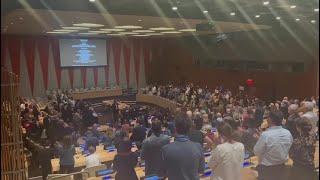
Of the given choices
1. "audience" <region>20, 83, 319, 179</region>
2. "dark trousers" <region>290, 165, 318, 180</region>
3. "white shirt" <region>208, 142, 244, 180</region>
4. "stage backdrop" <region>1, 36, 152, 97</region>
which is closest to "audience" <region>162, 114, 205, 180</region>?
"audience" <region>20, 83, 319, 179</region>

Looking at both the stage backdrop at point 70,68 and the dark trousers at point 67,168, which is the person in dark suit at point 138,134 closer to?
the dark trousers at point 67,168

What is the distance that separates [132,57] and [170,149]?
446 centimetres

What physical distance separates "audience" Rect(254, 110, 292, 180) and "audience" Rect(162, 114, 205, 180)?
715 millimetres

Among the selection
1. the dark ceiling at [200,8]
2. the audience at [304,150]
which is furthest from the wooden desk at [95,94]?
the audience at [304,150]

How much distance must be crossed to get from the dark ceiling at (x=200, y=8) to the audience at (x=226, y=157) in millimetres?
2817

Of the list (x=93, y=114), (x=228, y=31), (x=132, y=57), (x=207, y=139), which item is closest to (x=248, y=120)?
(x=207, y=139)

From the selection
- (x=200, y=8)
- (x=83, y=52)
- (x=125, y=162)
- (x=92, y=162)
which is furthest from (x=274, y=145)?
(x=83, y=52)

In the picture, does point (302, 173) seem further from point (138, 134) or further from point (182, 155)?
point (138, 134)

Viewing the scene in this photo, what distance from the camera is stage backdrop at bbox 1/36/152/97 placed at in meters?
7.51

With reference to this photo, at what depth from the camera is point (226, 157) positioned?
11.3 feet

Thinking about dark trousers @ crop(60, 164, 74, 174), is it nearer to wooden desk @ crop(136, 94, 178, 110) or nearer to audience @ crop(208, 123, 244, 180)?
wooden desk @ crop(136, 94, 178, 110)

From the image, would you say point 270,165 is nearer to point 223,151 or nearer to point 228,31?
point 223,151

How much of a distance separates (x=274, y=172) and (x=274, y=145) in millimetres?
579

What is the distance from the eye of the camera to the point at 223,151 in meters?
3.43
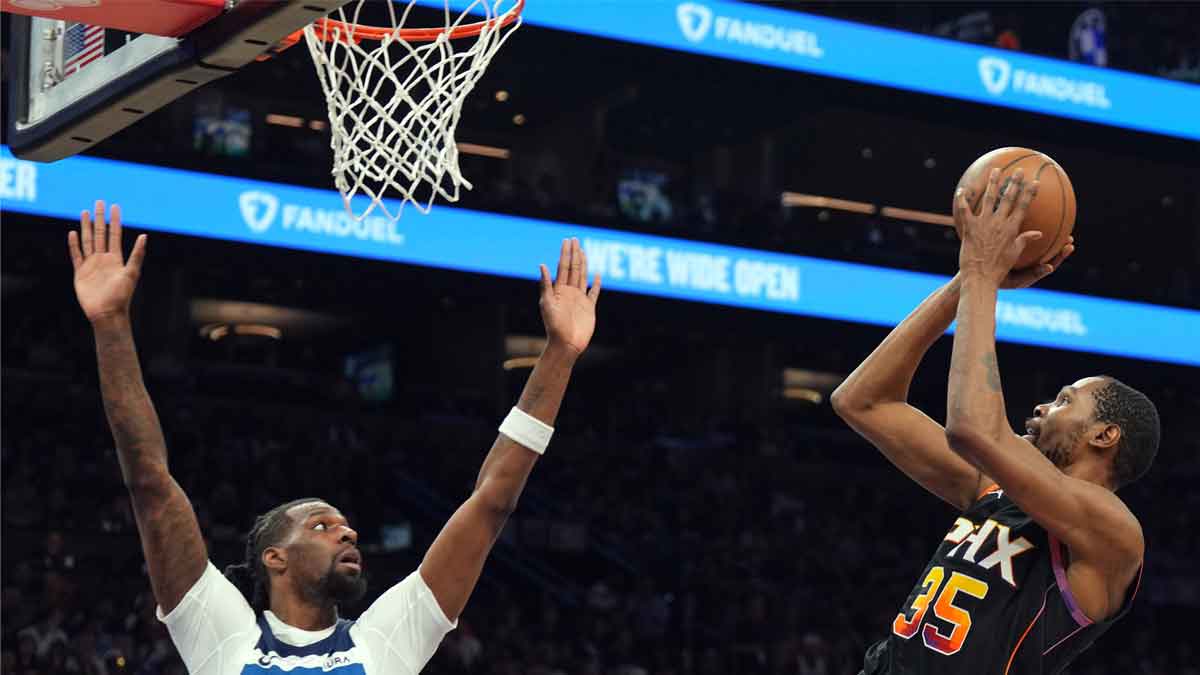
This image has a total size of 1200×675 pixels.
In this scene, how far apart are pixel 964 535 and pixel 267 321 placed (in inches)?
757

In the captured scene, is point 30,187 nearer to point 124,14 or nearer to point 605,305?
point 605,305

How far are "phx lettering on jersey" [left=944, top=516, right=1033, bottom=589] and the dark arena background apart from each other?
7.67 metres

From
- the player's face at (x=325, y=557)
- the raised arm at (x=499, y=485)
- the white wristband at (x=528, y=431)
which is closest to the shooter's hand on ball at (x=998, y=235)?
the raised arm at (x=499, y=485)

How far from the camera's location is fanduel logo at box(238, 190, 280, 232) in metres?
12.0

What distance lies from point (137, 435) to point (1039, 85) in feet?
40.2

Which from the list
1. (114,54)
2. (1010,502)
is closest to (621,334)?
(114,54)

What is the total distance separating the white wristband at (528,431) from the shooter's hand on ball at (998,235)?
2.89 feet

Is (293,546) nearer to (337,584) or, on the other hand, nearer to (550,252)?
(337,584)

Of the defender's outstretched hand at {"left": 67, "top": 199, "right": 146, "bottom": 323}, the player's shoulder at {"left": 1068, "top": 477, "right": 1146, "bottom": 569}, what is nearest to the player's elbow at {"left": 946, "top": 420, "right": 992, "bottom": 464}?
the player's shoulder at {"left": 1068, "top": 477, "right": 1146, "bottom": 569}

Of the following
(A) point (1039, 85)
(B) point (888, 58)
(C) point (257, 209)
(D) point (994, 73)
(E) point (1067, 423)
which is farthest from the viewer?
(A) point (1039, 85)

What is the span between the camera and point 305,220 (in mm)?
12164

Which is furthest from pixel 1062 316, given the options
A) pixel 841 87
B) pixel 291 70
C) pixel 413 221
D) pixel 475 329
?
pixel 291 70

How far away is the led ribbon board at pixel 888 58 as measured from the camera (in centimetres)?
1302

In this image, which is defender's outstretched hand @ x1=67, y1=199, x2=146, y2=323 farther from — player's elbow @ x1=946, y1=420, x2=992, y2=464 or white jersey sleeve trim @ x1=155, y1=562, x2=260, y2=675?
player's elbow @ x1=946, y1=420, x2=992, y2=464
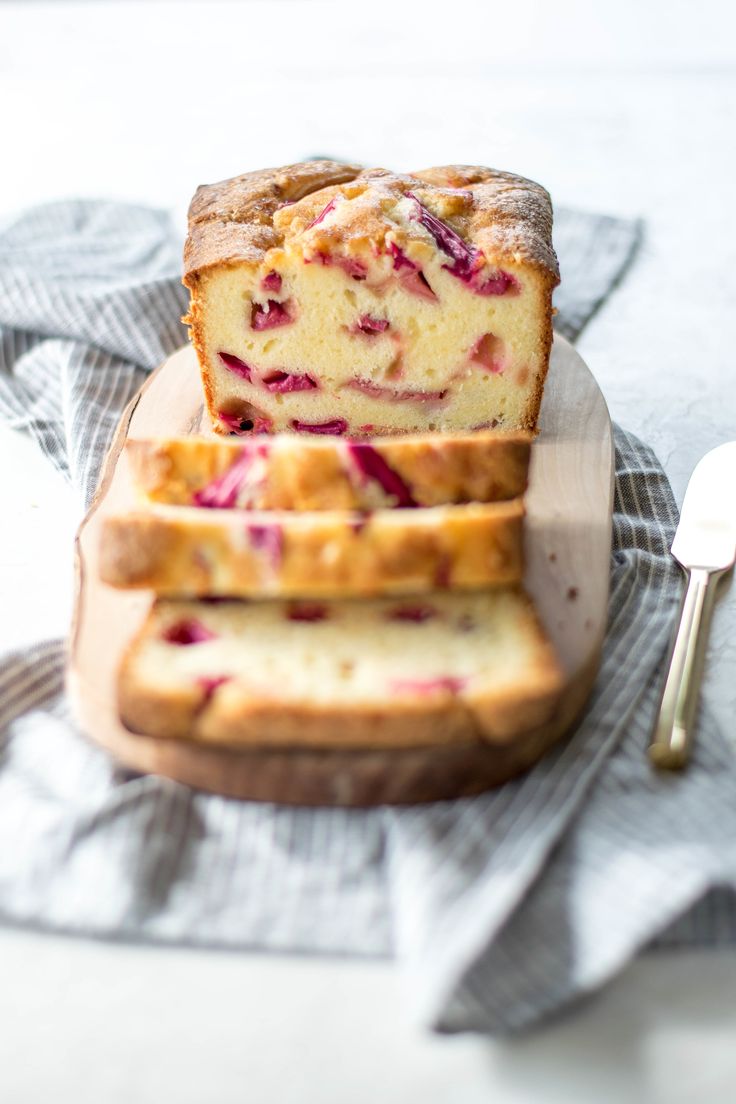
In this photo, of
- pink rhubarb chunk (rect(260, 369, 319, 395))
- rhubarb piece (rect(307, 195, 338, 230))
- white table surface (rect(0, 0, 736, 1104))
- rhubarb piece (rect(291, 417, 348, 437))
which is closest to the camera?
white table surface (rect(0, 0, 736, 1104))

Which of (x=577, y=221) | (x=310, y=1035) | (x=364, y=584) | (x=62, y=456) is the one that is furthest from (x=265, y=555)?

**REQUIREMENT**.
Beginning with the line containing "What is the span" and ending with the last line of the material, output each line exactly; do not include pictures.

**WORKED ANSWER**.
What is the span between the camera and point 305,220 (in mm)?
12164

Which is furthest from pixel 1062 316, given the options
A) pixel 841 87
B) pixel 291 70
C) pixel 413 221
D) pixel 475 329
?
pixel 291 70

How far away is the led ribbon board at pixel 888 58 as measured from the camera (in centimetres)?
1302

In this image, which is defender's outstretched hand @ x1=67, y1=199, x2=146, y2=323 farther from — player's elbow @ x1=946, y1=420, x2=992, y2=464 or white jersey sleeve trim @ x1=155, y1=562, x2=260, y2=675?
player's elbow @ x1=946, y1=420, x2=992, y2=464
In this photo, of
- pink rhubarb chunk (rect(260, 369, 319, 395))
- rhubarb piece (rect(307, 195, 338, 230))
- white table surface (rect(0, 0, 736, 1104))
- rhubarb piece (rect(291, 417, 348, 437))
which is closest to the camera?
white table surface (rect(0, 0, 736, 1104))

Which of (x=577, y=221) | (x=310, y=1035) | (x=364, y=584) | (x=62, y=456) is the one that is furthest from (x=265, y=555)?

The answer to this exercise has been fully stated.